* **STATED GOAL**
Please count the lines in the records below that contain the word "wheel" and reply with that number alone.

..............................

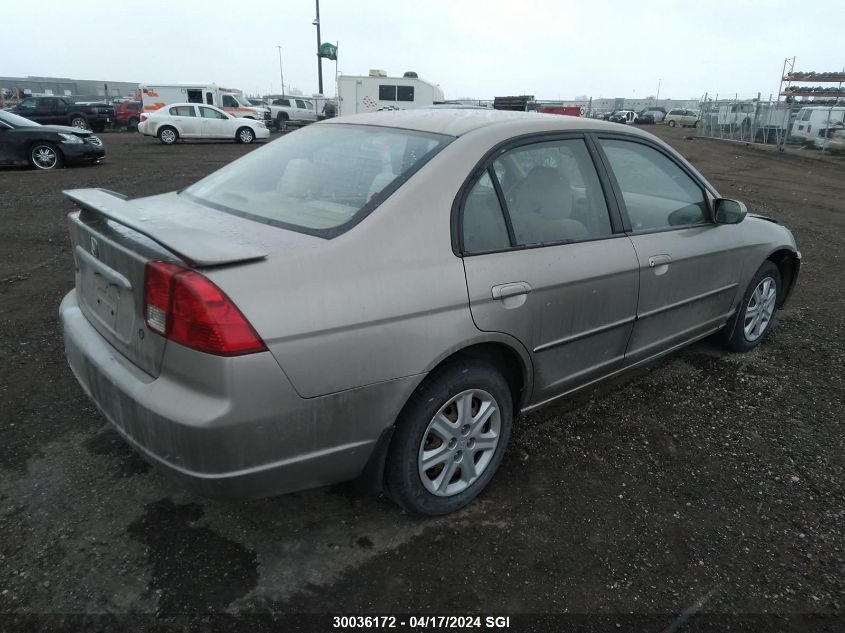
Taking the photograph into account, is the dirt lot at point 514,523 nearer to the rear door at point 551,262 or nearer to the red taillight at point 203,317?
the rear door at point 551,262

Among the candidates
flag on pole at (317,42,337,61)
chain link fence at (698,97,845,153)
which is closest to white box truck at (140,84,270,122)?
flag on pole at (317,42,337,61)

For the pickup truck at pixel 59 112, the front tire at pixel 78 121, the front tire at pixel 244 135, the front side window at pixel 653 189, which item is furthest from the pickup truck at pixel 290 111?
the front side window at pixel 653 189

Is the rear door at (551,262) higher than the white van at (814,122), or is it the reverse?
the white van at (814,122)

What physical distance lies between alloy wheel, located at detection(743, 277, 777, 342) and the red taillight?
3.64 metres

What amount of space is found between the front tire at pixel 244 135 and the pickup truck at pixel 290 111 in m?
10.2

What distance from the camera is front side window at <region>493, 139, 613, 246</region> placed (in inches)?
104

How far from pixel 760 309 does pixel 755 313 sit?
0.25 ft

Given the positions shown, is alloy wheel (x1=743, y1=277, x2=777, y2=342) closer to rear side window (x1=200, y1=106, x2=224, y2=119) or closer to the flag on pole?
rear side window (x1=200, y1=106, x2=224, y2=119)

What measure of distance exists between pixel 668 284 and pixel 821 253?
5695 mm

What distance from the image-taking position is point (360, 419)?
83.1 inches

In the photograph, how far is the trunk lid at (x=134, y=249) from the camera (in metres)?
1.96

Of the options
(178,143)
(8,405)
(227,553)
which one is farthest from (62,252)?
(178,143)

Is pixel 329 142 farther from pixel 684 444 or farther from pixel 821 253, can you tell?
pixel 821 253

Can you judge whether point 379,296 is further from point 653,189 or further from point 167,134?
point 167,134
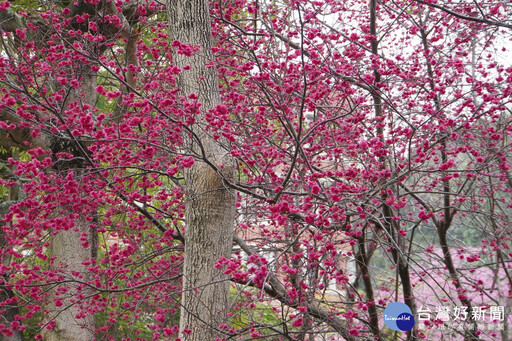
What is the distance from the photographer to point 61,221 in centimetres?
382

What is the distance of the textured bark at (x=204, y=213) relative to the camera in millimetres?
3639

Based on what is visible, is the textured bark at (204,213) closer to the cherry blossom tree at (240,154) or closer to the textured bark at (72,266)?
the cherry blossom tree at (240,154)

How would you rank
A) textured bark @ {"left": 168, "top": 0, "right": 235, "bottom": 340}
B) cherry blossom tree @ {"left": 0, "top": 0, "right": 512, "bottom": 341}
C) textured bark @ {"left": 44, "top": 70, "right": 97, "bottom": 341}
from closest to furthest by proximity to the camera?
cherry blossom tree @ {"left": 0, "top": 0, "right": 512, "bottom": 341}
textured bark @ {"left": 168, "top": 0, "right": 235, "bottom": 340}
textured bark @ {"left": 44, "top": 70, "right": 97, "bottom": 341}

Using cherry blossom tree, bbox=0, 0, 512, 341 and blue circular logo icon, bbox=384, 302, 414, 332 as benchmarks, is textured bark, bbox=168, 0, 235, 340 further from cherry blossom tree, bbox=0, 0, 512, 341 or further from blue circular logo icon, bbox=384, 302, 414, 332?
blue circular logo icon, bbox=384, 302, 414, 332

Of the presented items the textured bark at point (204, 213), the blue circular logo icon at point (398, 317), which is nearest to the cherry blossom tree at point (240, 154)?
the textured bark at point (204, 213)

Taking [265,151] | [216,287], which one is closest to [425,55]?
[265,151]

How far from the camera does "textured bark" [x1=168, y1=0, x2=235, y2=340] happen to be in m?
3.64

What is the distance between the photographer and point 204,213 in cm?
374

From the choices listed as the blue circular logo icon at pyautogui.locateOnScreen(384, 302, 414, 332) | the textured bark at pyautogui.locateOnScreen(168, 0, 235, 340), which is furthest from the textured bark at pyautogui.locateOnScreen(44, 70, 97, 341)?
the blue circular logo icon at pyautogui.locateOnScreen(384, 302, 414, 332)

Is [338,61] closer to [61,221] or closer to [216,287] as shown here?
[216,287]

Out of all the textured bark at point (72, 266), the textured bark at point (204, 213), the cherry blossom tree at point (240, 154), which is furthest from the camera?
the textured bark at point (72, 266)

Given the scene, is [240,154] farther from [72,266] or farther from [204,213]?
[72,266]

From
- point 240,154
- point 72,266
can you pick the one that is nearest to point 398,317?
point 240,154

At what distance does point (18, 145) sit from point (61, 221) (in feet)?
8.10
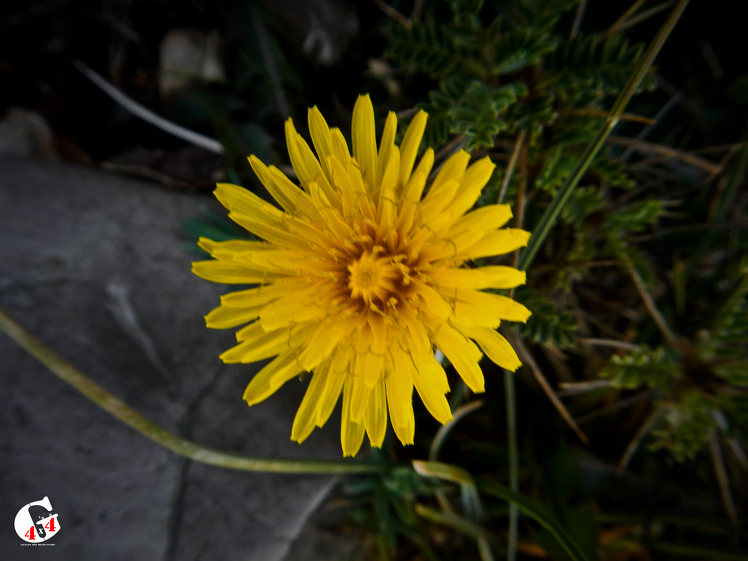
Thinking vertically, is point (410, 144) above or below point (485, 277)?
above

..............................

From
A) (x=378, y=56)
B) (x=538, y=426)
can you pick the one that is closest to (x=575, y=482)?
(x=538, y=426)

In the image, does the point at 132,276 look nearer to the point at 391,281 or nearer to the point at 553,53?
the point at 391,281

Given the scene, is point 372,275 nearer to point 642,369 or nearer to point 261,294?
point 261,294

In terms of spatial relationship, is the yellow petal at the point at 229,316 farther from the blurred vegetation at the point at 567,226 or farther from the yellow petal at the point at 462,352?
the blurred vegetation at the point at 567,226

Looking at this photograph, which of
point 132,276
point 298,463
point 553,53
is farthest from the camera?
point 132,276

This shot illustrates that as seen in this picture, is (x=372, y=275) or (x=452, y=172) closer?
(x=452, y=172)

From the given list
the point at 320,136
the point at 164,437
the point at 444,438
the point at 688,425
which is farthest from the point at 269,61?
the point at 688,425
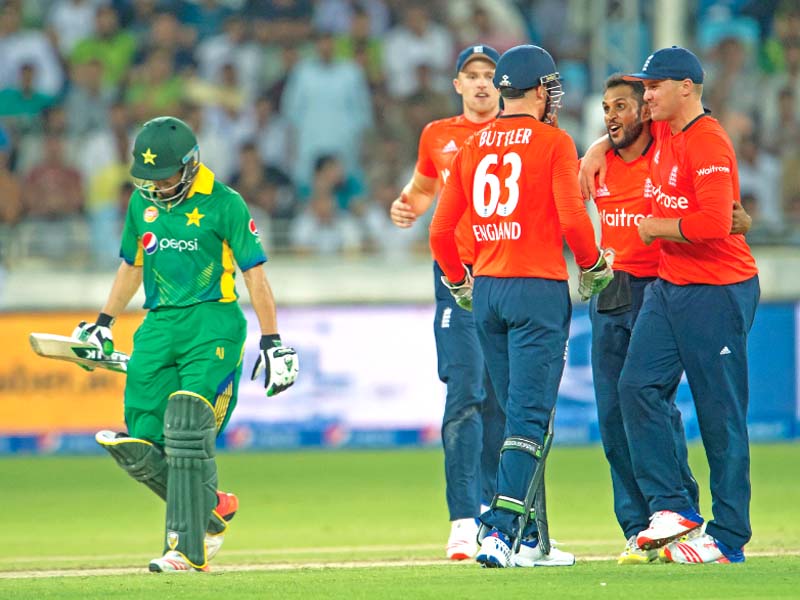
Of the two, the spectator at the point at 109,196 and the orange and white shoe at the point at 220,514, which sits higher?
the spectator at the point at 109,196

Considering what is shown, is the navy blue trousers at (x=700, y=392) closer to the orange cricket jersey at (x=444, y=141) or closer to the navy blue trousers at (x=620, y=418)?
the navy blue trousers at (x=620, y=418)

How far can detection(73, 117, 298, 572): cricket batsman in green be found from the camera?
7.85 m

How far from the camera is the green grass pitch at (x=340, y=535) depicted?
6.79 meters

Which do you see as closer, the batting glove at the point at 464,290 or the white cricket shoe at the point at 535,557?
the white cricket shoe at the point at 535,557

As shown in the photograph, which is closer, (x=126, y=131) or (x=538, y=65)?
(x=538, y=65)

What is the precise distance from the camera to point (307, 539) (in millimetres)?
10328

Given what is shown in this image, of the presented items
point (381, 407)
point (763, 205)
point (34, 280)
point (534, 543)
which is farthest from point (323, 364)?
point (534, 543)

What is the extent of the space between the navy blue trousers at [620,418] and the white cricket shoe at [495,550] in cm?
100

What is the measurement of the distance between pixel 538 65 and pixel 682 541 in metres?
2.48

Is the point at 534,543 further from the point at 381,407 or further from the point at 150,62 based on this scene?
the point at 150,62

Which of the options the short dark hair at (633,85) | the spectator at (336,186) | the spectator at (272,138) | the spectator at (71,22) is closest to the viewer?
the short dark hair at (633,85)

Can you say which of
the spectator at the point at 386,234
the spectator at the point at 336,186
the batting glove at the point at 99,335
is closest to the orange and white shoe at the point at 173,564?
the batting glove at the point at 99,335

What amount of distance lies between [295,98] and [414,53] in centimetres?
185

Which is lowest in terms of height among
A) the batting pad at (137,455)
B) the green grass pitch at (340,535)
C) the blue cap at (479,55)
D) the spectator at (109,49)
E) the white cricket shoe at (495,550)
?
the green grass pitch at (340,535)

..............................

* **TASK RESPONSE**
2